Factors such as race, maternal prepregnancy weight, and smoking during pregnancy all exert a significant, long-lasting influence on childhood weight by creating an early tendency for a child to become overweight, which carries forward as the child ages.

Findings from the investigation led by Pamela J. Salsberry, Ph.D., and Patricia B. Reagan, Ph.D., suggest that prepregnancy maternal counseling to lose weight and stop smoking, as well as aggressive action to help even young children lose weight, could help prevent childhood obesity (Pediatrics 2005;116:1329–38).

In addition, certain factors may help β€œto identify children who are at high risk for the development of overweight at very young ages, thus providing an opportunity to target intensive preventive strategies before the establishment of an unhealthy weight pattern,” wrote Dr. Salsberry and Dr. Reagan of Ohio State University, Columbus.

The investigators examined weight trends in 3,022 children, from age 2 years up to nearly 8 years. They also looked at the influence of conditions that might affect weight, including race, maternal prepregnancy weight, maternal smoking, and breastfeeding. The participants weighed in for the study at the mean ages of 3, 5, and 7 years.

At each of the three weigh-ins, black and Hispanic children were more likely to be overweight than white children, although the percentage of children who were overweight decreased in all race groups as the children aged.
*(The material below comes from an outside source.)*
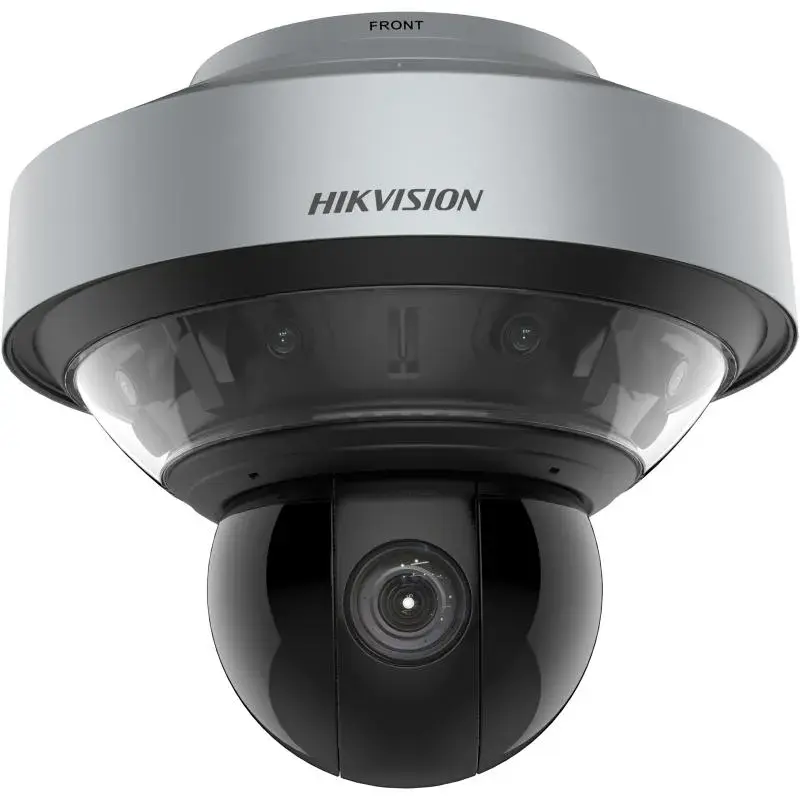 Hikvision DS-2DP3236ZIXS-D/440(F0)(P5) - 32MP 360° Panoramik PTZ Kamera
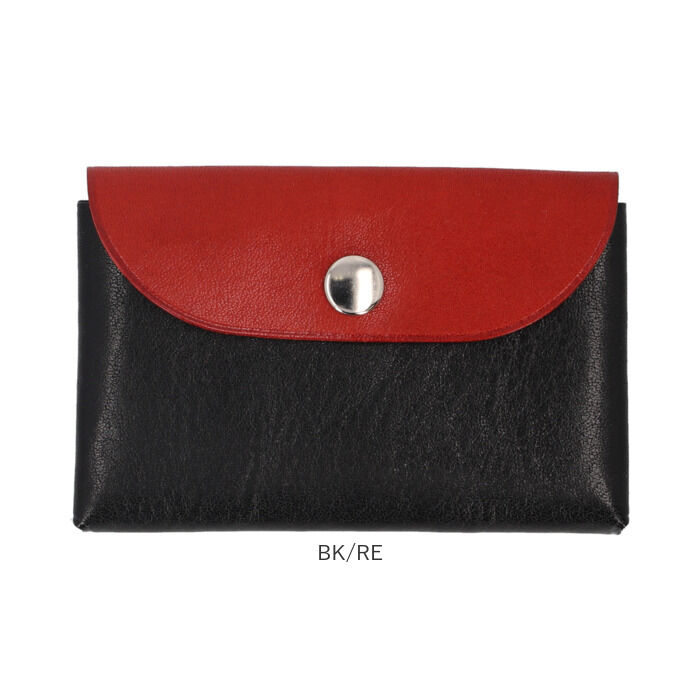 BACKYARD FAMILY「ミニ財布 メンズ 本革 通販 財布 コンパクト 名刺入れ カードケース 小銭入れ コインケース」|コインケース|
There were no significant differences between boys and girls in their risk of being overweight.

A history of breastfeeding was associated with a significant reduction in the risk of being overweight, especially at the first weigh-in (19% decreased risk).

Children whose mothers were underweight before pregnancy had a decreased risk of becoming overweight, an effect that grew more significant as they aged.

Conversely, children whose mothers were obese before pregnancy were almost three times more likely to become overweight by the last weigh-in than were children of normal-weight mothers.

Children who were overweight at the first weigh-in were more likely to be increasingly overweight later on. Children who were overweight at the second weigh-in were more than 16 times more likely to be overweight at the last weigh-in, compared with those who were not overweight at the second weigh-in.